Graptopetalum paraguayense (Ghost Plant) – Guide

Do you like succulent plants? If so, the “Graptopetalum paraguayense“, known as Graptopetalum, mother-of-pearl plant, or ghost plant cannot be missing in your collection. Its leaves are very decorative. They are arranged in a kind of rosette, which is almost a work of art. Make a place for it on your terrace, you will not regret it.

Description

Graptopetalum paraguayense does not come from Paraguay. It is a crassulacea native to Mexico, as is the echeveria or alabaster rose.

Both have other similarities, beyond their kinship and origin, to the point that they can become hybridized and are often confused.

Graptopetalum paraguayense has fleshy leaves, obovate in shape, but ending in a point. Don’t worry, they won’t prick you! The dominant color is gray or bluish-green, although at the apex they tend to be pink. They are all covered by a kind of wax that should not be removed, it protects them from direct sunlight.

They are grouped forming showy rosettes, like the echeveria. But, unlike the latter, they are less tightly packed and held by long stems, often hanging.

At the end of winter, it begins to prepare its flowers, which will not open until early spring. They will be small white flowers with triangular petals, similar to five-pointed stars.

Uses of this Succulent

Thanks to its stems, the Graptopetalum paraguayense will look fantastic in any of your pots. As the rosettes grow, they will hang over the edges like a waterfall.

Place the pot on the wall, suspended from the ceiling, or leave it on the floor; it’s up to you!

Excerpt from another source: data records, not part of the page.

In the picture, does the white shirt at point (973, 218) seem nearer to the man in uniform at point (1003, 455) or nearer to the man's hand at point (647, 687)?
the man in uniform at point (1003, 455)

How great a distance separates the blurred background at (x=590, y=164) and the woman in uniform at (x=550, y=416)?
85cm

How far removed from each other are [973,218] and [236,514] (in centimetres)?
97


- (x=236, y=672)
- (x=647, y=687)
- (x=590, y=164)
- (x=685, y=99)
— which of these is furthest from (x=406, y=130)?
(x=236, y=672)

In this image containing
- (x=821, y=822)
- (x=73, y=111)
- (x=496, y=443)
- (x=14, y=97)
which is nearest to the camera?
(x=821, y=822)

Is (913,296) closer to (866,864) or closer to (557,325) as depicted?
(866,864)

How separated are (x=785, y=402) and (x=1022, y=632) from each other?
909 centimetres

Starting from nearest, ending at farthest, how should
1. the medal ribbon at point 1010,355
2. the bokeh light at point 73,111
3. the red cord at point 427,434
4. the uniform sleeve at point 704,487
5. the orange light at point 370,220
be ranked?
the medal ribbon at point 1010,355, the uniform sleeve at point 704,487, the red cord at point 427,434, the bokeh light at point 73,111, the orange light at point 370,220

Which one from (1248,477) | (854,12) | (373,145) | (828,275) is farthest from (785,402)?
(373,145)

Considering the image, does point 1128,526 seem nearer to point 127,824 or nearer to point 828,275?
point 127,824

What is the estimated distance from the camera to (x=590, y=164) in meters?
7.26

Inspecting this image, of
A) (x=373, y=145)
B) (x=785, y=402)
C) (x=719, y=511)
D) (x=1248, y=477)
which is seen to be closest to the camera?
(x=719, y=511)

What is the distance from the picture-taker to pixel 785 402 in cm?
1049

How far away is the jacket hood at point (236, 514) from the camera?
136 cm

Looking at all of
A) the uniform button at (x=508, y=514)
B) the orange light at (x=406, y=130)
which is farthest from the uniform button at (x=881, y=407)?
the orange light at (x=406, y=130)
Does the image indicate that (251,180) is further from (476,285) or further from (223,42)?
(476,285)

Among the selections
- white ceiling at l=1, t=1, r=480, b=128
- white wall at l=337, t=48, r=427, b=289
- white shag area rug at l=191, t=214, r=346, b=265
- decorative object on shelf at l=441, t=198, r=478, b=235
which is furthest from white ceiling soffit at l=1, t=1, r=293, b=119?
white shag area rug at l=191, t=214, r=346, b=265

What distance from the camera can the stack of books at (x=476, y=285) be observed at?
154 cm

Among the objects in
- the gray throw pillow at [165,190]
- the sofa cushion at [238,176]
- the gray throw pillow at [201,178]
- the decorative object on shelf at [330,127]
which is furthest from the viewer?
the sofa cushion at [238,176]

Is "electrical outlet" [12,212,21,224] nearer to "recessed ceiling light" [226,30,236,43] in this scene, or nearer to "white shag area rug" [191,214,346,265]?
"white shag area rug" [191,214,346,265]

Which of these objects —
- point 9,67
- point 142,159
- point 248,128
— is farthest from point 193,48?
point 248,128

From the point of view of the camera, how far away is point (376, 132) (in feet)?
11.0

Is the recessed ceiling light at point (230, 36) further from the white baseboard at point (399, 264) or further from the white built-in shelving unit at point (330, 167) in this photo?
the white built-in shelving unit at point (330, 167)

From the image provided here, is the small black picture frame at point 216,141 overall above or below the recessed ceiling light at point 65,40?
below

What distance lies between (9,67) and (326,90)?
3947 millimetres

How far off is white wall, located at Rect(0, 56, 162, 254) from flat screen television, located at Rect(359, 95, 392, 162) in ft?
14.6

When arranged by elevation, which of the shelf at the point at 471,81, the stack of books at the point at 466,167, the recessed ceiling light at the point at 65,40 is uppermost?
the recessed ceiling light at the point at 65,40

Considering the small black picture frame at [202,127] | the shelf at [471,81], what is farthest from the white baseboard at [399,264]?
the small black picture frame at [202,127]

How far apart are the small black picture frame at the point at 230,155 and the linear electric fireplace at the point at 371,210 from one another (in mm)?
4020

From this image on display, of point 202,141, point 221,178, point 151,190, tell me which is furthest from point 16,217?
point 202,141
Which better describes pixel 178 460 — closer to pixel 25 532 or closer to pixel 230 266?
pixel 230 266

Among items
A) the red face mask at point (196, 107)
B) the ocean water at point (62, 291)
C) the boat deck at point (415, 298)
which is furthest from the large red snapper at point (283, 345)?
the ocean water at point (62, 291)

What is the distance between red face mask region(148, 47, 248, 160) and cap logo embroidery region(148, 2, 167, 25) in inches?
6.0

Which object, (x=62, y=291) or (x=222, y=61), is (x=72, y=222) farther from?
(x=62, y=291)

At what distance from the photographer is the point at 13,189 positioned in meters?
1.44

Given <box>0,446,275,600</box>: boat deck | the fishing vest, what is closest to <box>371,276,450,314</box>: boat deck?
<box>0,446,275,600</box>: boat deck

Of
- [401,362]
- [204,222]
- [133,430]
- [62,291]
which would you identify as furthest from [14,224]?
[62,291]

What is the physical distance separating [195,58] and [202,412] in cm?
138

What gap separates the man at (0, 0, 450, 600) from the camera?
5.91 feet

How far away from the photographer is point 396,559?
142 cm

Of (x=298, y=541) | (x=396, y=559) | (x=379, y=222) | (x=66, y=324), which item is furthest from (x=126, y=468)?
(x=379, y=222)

Graptopetalum paraguayense is very suitable for terraces and balconies in Mediterranean or warm climates. It suits you for its originality and its tremendous resistance; it will hardly need water and very little care.

Graptopetalum paraguayense is equally suitable for the garden. If you plant it in a rockery area, it will expand by itself. Interesting solution…!

You should even grow it indoors, as long as it has enough light. Be careful with the heating.

graptopetalum paraguayense flowers

Growing and Care Graptopetalum paraguayense

It tolerates both direct sun and half shade. In places with a lot of sunshine, if it is somewhat protected, much better; you will give some respite.

For cultivation in pots, use wide models rather than deeper ones. Graptopetalum paraguayense does not need large roots. Use loose soil that helps keep them well aerated; they hate waterlogging. Substrates for cacti and succulents can help you achieve this (Order it here).

I have already told you that it is a tough plant, however, you must be careful with water. Like other succulent plants, it is sensitive to root asphyxia and fungus; be careful with watering!

In summer is when it will demand more water, but don’t overdo it: once a week will be enough in most cases (even in a pot). In winter you will hardly have to hydrate (nothing, if it is planted in the ground).

And since we are talking about winters… this is another issue to consider: the cold, to be exact. With strong or repeated frosts move your plant indoors; it will not withstand them.

To finish with its care, one last tip: try not to wet or touch the leaves too much or you will damage the waxy layer that protects them from the sun. They can even fall off quite easily. Do not panic, this is normal.

Pests And Diseases Graptopetalum paraguayense

Root rot from over-watering is the worst problem you can encounter. Beware of overwatering or your plant will die.

Given the worst-case scenario, it’s also worth remembering that mealybugs like cacti and other succulent plants. The Graptopetalum paraguayense is no exception.

You should fight them with Azadirachtin (neem oil), for example, when the pest is widespread. If it is a localized plant, it will be enough to remove them manually or at most use a brush dipped in alcohol.

pests and disease ghost plant succulent

How to Propagate Graptopetalum paraguayense

Earlier I told you that the leaves of the Graptopetalum paraguayense sometimes detach just by touching them. Far from being a disadvantage, it is perhaps even an evolutionary advantage, due to the ease with which they can root.

New specimens are often formed from the fallen leaves, with identical characteristics to the mother plant. This is an asexual form of reproduction that you can take advantage of to make cuttings.

We recommend using a rooting hormone to be more successful in the propagation of this succulent (Order it here).

I am especially interested that you observe that not only the leaves are useful, you can also use stems, and “if any” shoots with some root. In my case, the idea is a centerpiece for the terrace, but you can even place them directly on the ground in your garden.